Sure, your particular way of seeing the world will be hopelessly biased, your one-sided arguments will frustrate those with educated opinions to the point where they throw up their hands in consternation. But what’s that to you? You can’t know what you don’t know, it’s not like you can exchange brains with these people to see yourself from their points of view. You simply shrug them off, telling yourself they’re wrong, that there’s obviously some biased agenda behind what they’re saying, that you’re actually on a higher knowledge plane than they are. You remain within your comforting cocoon of close minded certainty.
Of course you weren’t always close-minded. You had to fill up your brain with ideas somehow. You had to gain the set of beliefs and values you now so confidently proclaim as the one and only truth. How’d you gain them? In the same way that all close-minded people gain their particular set of values and beliefs. They were spoon fed to you by primary caregivers and other trusted authority figures. You had your close-minded way of seeing the world instilled, introjected Matrix style. Your beliefs and values are not a product of hard won insight, not a product of applying reason to your existence, but rather a product of having once upon a time taken in a particular biased set of information without questioning it in the slightest. Now as an adult it’s simply a matter of employing confirmation bias, of treating any information that lines up with your worldview as further proof of the veracity of your beliefs while ignoring or discounting any information that contradicts them.

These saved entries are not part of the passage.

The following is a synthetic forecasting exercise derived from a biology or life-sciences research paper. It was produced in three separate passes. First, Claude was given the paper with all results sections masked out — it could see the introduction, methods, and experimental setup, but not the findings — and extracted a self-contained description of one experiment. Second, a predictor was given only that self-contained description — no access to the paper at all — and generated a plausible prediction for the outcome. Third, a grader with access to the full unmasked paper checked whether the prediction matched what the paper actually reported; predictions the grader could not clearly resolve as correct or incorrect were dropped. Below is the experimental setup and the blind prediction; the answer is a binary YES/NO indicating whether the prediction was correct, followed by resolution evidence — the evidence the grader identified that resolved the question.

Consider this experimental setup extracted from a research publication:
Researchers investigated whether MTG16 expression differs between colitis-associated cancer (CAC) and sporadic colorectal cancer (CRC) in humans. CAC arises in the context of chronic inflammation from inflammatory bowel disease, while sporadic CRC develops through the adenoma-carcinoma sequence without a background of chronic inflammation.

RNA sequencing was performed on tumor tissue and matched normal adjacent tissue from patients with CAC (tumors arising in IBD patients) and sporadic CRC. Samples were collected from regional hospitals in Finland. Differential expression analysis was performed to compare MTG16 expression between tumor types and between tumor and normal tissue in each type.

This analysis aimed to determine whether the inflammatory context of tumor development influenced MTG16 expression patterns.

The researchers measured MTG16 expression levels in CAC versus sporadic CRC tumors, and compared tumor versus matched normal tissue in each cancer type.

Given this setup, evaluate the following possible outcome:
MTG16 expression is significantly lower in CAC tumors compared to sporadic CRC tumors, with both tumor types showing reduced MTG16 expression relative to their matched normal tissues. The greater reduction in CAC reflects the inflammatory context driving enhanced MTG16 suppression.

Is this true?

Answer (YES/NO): NO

Giving ground on any issue, opening yourself up in the slightest, is like allowing a crack in your wall of truth. The unconscious terror you’re always seeking to mitigate is that too many cracks could make your wall come tumbling down. You’d suddenly find yourself in the middle of a vast, unknown psychological wilderness with no compass to guide you. Better to remain steadfast, to treat your own biased view of the world, a view you didn’t come to on your own but had implanted within you, as objectively true, as the end of the story. You don’t believe you’re close-minded, you believe you’re a vector of truth, and that’s what really counts right?